In Haiti waren rund fünf Millionen Bürger aufgerufen, ein neues Parlament zu wählen. Neben den Mandaten für das Abgeordnetenhaus sind zwei Drittel der Senatssitze neu zu vergeben. Am 25. Oktober sollen dann Kommunalwahlen sowie die erste Runde der Präsidentschaft folgen. Außerdem sollen an diesem Termin die übrigen Senatoren bestimmt werden.

In dem bitterarmen Land, in dem die Politik wegen Vetternwirtschaft und Korruption in Verruf geraten ist, wird allerdings nur eine Wahlbeteiligung von 15 bis 20 Prozent erwartet. Bei den vorangegangenen Wahlen - die zweite Runde der Präsidentschaftswahl fand 2011 statt - waren weniger als ein Viertel der Wähler zu den Urnen gegangen. Bis 16 Uhr Ortszeit (22 Uhr MESZ) hatten die Haitianer Zeit, ihre Stimme abzugeben.

Auch Partei von Ex-Präsident Aristide dabei

Um die 139 Parlamentsposten bewarben sich 128 registrierte Parteien und mehr als 1800 Kandidaten. Für einige Sitze im Unterhaus, insbesondere solche im Wahlkreis der Hauptstadt Port-au-Prince, traten bis zu 30 Bewerber an.

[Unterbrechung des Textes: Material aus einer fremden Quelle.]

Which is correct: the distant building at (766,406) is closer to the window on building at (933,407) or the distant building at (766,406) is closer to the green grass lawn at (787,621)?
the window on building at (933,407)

In den Wahllokalen waren Beobachter der Organisation für Amerikanische Staaten (OAS) und der Europäischen Union eingesetzt. Kleinere Parteien kritisierten, dass ihre Vertreter als Beobachter in den Wahllokalen stark unterrepräsentiert seien. Dadurch bestehe die Gefahr, dass größere Parteien den Wahlprozess beherrschten. Dazu zählen die PHTK (Parti haïtien tet kale) des seit 2011 regierenden Staatschefs Michel Martelly und die Partei Vérité (Wahrheit), die dem ehemaligen Präsidenten René Préval nahesteht.

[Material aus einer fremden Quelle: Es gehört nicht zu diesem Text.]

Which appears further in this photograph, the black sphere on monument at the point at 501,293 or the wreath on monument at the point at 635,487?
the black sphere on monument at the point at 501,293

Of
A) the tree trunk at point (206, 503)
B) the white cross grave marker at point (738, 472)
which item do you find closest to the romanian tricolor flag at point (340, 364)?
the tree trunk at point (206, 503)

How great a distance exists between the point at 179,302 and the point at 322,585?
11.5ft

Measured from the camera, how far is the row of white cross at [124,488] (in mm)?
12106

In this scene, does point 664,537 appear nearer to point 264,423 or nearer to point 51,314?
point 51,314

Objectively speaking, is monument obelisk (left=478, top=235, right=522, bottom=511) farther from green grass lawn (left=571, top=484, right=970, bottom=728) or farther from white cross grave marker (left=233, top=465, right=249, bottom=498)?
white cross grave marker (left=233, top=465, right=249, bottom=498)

Mit besonderer Spannung wird das Abschneiden der Partei Fanmi Lavalas des ehemaligen Präsidenten Jean-Bertrand Aristide erwartet. Aristide war Ende Februar 2004 durch einen Militärputsch gestürzt werden. Nach Jahren im südafrikanischen Exil kehrte er 2011 nach Haiti zurück.

Wahlkampf von Gewalt überschattet

Der monatelange Wahlkampf war von Gewalt überschattet. Das Nationale Netzwerk für die Verteidigung der Menschenrechte (RNDDH) sprach von einem "Klima des Terrors" und listete in einem Bericht die schlimmsten Vorfälle auf. Darunter waren neun bewaffnete Zusammenstöße, fünf Morde und zwei versuchte Morde. Über 7000 Sicherheitsbeamten sollen für den ruhigen Ablauf der Wahl sorgen. Sie werden von etwa 5000 UN-Helfern unterstützt.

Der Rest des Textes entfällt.